■ SHORT PROBLEM A
For each statement below, say yes or no according to the passage on Normandy's Viking origins, and quote the words that decide it. (i) The raids were carried out mainly in winter. (ii) The Norman dukes struck their own money. (iii) Emma married King Ethelred II of England.
■ SHORT PROBLEM B
Extend the passage on Normandy's Viking origins below, beginning right after its final sentence.

■ EXCERPT TO READ
# # # # # # #

On the next pages are stories that are adapted from the Norman History (Gesta Normannorum) by Dudo of St. Quentin, a clerical chronicler serving the Norman court. He wrote the book in obscure and clumsy Latin ca. 1015 CE. After the fall of Rome in the 400s, Franks became the dominant ethnic group in the region between the rivers Loire and Rhine. They built several monasteries during the Carolingian Empire. However, towards the end of the 900s, Viking raids devastated the region. The French king Charles the Simple handed over Normandy to a Viking, Rolv the Ganger (Rollo) in 911.
Normandy takes its name from Viking invaders. They were called "men of the North", or "Northmen". The word "Norman" comes from it.
The dark Viking Age lasted for about 250 years, from 793 to 1066. In 793 Scandinavian vikings pillaged Lindisfarne in North-East England. Six years earlier they had raided Wessex according to records. And already in 794 they sacked the monastery at Jarrow. Vikings also raided the Scottish Isles, and returned home with the plunder. Later Viking raids establish settlements on the East coast, northwest Scotland, Ireland (Dublin), Wales, Northumbria, and Manx. But in 1066 the army of Harald Hardrada lost a great battle of London, and that was more or less the end of Viking warfare on a massive scale.
The extremely mobile Vikings were slave-takers and slave-traders too. Dublin was once one of their markets. (Brown 1969, 9).
In 841, Rouen and Jumièges in Normandy were severely damaged by raiders. An expedition in 845 went up the Seine and reached Paris. The raids were carried out primarily in the summer. After 851 the Viking raiders began to stay in the lower Seine valley for the winter, burning and looting. And in 911 the Viking leader Rollo forced Charles the Simple to sign the Treaty of Saint-Clair-sur-Epte. In it, Charles gave Rouen and the area of modern Haute-Normandie to Rollo. In exchange Rollo pledged vassalage to Charles in 940 and agreed to be baptised. Rollo also vowed to guard the estuaries of the Seine from further Viking attacks.
With a series of conquests, the territory of the Duchy of Normandy gradually expanded. Many buildings were pillaged, burned, or greatly damaged by the Viking raids, but no city was completely destroyed. Yet monasteries and abbeys, where treasures had been stored, were destroyed. For all that, what Rollo and his successors did, brought about rapid recovery (!).
Among the Scandinavians who colonised Normandy, were a few Swedes. In some areas the Scandinavians established themselves rather densely. The merging of the Scandinavian and native people contributed to one of the most powerful feudal states of Western Europe. Historians have few sources of information for this period of Norman history. Dudo of Saint-Quentin is one of four such sources.
Rollo and the Dukes after Him
After 911, the Viking Rollo (Norwegian: Gange-Rolf) was the first Norman count of Rouen. His successors were called Dukes of Normandy. They increased the strength of Normandy, struck their own money and leveled taxes. They raised their own armies and appointed most of the prelates of their archdiocese. They were practically independent of the French king, but paid homage to each new monarch.
The historian Reginald A. Brown tells how Normandy was rebuilt in the hands of Norman patrons that were skilled in administration, in drafting commoners to labour under them, and skilled in warfare. Further, Normans were not all integrated among the Frankish even if they took on Frankish manners and became elegantly cloaked. The dukes maintained relations with foreign kings, especially the king of England. Emma, sister of the Norman Richard II, married King Ethelred II of England. Norman dukes appointed family members to positions as counts and viscounts. They held on to some territory in Scandinavia and the right to enter those lands by sea. The Norman dukes also ensured that their vassal lords did not get too powerful. The Norman dukes thus had more authority over their own domains than other territorial princes in Northern France.

# # # # # # #

■ DATA EXCERPT
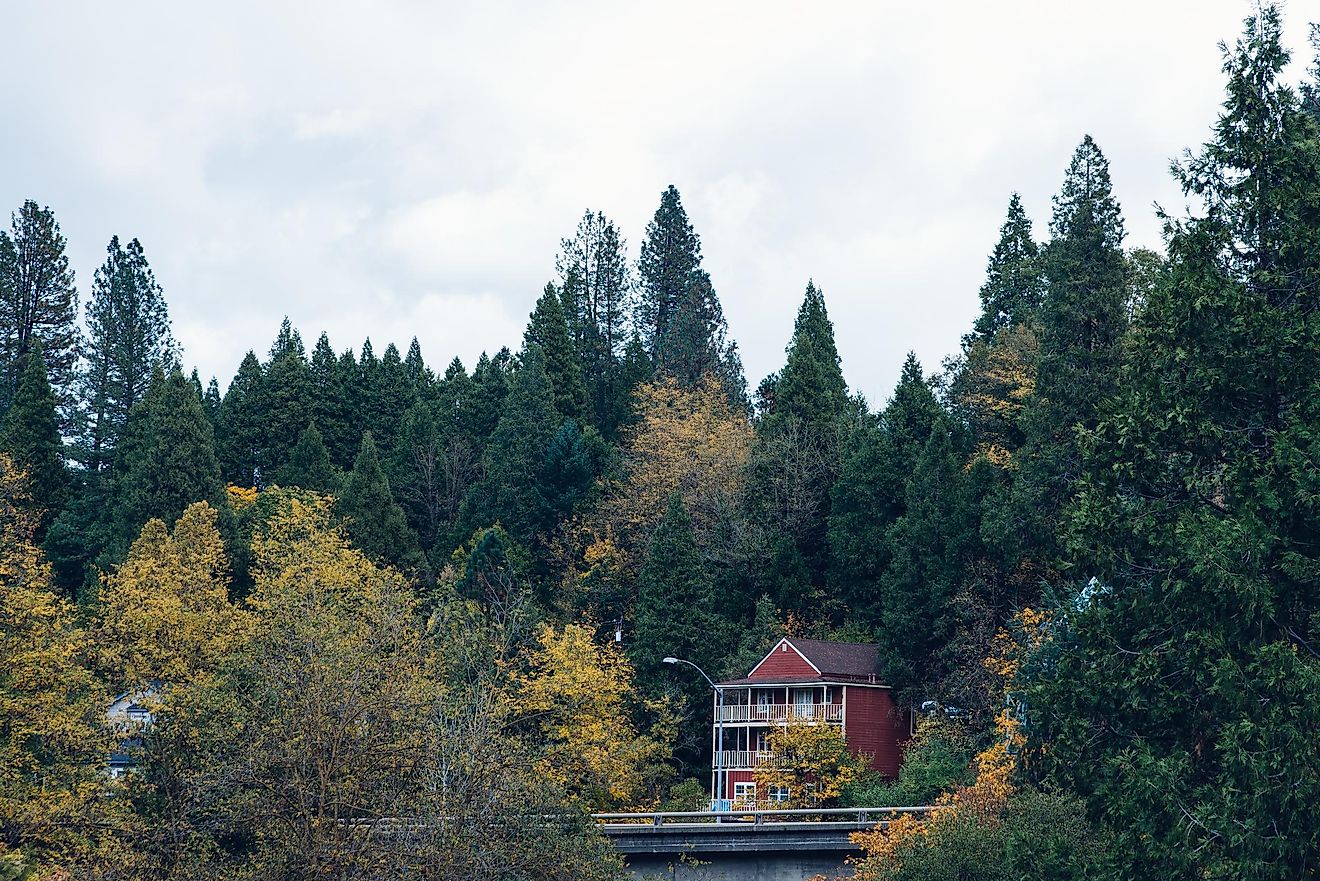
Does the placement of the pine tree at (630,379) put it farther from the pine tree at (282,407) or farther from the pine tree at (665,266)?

# # # # # # #

■ EXERCISE ANSWER A
(i) No: "The raids were carried out primarily in the summer."
(ii) Yes: "struck their own money and leveled taxes"
(iii) Yes: "Emma, sister of the Norman Richard II, married King Ethelred II of England."

■ EXERCISE ANSWER B
Members of de Hauteville family among the Normans left Normandy and rode out into Italy. Well-trained Norman knights were much feared. They got lots of lands in Italy, and took over Sicily too. There they looted and gradually took over Southern Italy and expanded even further. They got established with a Norman dynasty of kings. Palermo on Sicily became their capital. And there they were, rulers of southern Italy for many centuries. Normans took what became their Italian kingdom out of the hands of Moslems and Greeks who had settled there, and had the blessings of the pope.
These Normans took over literature that the Arabs had preserved, including Greek classics - forgotten books by Aristotle. Normans brought many of these treasures and formerly flourishing Roman building skills to Normandy too. One contemporary chronicler wrote: "The world. . . was clothing itself in a white robe of churches" (Brown 1969, 14). They took manuscripts with them to their many monastic churches and preserved many. This in the long run paved the way or eased the way for the Renaissance.
In Normandy, Normans used their management skills to fortify their domains and got strongholds and generated monastic schools built in northern France. They advocated Greek learning and art, and also simplified Roman cathedral architecture into so-called Romanesque, which was stouter, more astute. Some of the Norman churches are still standing. Many memorable buildings in France, England, and Southern Italy are comprised under the heading "Norman" architecture, which is the same as Romanesque. The Tower of London is one such building, the Lincoln Cathedral another, and many more. (See Woodward 1965, 1-25)
William's conquest of England in 1066 opened up more land to the dukes. The aristocracy was composed of a small group of Scandinavian men, while the majority of the Norman political leaders were of Frankish descent.
Naïve chivalry came from the Normans too; not just a feudalist sway.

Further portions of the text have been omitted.